(Source records)

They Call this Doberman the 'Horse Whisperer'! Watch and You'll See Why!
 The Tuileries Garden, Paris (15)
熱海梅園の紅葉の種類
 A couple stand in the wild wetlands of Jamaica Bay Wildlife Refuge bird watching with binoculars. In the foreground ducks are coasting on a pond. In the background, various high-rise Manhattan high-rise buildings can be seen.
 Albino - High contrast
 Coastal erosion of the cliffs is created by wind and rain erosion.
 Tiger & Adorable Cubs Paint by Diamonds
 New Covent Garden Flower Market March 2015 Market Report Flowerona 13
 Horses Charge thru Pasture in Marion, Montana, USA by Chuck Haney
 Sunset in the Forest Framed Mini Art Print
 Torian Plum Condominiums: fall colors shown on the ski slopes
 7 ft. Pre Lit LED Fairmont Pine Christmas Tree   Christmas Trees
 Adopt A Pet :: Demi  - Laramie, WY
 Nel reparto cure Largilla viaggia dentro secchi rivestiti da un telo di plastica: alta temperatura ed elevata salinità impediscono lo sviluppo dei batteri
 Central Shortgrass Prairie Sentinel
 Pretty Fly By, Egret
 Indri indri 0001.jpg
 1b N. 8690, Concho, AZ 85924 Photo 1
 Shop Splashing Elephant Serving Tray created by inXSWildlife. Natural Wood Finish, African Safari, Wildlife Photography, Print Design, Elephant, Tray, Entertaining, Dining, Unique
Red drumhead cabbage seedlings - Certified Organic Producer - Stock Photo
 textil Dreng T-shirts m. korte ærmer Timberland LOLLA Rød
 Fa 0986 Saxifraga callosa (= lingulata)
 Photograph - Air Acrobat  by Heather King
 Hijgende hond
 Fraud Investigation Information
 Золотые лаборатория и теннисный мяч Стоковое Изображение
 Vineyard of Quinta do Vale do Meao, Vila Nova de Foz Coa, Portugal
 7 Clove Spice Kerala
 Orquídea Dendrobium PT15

> **Task details**
Copy every line of the entries above in which "Garden" occurs.

> **Task result**
 The Tuileries Garden, Paris (15)
 New Covent Garden Flower Market March 2015 Market Report Flowerona 13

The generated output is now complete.